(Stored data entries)
______

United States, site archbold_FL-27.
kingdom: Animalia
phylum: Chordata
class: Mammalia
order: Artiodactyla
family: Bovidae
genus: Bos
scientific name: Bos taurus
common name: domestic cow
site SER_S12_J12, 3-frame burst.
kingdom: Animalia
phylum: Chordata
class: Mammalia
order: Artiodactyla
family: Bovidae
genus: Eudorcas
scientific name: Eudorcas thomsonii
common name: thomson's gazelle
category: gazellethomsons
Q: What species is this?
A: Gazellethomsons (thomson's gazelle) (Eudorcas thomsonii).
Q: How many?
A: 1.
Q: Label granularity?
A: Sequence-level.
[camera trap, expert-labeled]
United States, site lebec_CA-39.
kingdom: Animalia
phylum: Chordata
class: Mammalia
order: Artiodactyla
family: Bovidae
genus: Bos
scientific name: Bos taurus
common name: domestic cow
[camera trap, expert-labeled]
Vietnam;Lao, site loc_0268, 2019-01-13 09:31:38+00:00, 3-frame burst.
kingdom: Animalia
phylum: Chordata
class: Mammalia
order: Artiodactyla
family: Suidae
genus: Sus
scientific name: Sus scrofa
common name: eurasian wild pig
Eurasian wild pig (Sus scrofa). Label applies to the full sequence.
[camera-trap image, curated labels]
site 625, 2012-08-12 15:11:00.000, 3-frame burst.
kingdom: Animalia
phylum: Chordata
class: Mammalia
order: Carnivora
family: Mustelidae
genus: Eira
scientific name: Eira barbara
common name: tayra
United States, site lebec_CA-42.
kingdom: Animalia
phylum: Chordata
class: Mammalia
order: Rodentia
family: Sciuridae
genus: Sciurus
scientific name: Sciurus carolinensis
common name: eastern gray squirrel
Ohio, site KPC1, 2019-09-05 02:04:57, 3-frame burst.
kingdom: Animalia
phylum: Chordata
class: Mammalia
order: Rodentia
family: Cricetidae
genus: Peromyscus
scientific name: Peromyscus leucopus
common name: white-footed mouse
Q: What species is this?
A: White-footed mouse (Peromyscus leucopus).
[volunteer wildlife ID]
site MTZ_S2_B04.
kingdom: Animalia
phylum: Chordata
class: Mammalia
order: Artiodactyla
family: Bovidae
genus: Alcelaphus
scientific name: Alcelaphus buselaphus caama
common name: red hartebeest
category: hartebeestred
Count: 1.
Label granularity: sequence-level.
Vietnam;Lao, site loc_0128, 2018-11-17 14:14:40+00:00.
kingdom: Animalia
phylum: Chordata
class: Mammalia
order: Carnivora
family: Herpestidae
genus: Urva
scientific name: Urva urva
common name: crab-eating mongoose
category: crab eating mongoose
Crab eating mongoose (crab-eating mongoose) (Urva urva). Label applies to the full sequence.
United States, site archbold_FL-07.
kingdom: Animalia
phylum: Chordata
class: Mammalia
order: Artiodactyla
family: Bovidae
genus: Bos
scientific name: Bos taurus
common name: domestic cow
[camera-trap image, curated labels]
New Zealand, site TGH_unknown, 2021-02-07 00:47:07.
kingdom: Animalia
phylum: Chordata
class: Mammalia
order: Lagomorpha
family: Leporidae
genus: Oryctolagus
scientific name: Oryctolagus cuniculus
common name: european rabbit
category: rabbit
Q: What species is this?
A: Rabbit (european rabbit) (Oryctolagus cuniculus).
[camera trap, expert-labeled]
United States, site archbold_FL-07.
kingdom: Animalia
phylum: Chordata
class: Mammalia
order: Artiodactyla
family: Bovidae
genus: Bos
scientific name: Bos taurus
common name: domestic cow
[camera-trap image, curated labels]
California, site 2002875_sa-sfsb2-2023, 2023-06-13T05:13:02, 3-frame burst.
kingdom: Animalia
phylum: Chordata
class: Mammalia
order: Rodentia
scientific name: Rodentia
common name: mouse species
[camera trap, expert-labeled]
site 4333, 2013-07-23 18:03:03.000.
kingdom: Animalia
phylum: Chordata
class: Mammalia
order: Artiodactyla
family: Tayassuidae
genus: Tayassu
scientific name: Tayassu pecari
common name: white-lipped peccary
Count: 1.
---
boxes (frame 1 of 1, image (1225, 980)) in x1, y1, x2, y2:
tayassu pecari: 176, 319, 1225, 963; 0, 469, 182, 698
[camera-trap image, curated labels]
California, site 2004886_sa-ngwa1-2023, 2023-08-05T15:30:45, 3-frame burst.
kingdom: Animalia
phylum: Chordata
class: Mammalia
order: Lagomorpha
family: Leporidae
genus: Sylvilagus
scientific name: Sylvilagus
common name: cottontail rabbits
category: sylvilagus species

______

**Work item**
Each line above that contains the word "Vietnam" must be copied.

**Solution to this task**
Vietnam;Lao, site loc_0268, 2019-01-13 09:31:38+00:00, 3-frame burst.
Vietnam;Lao, site loc_0128, 2018-11-17 14:14:40+00:00.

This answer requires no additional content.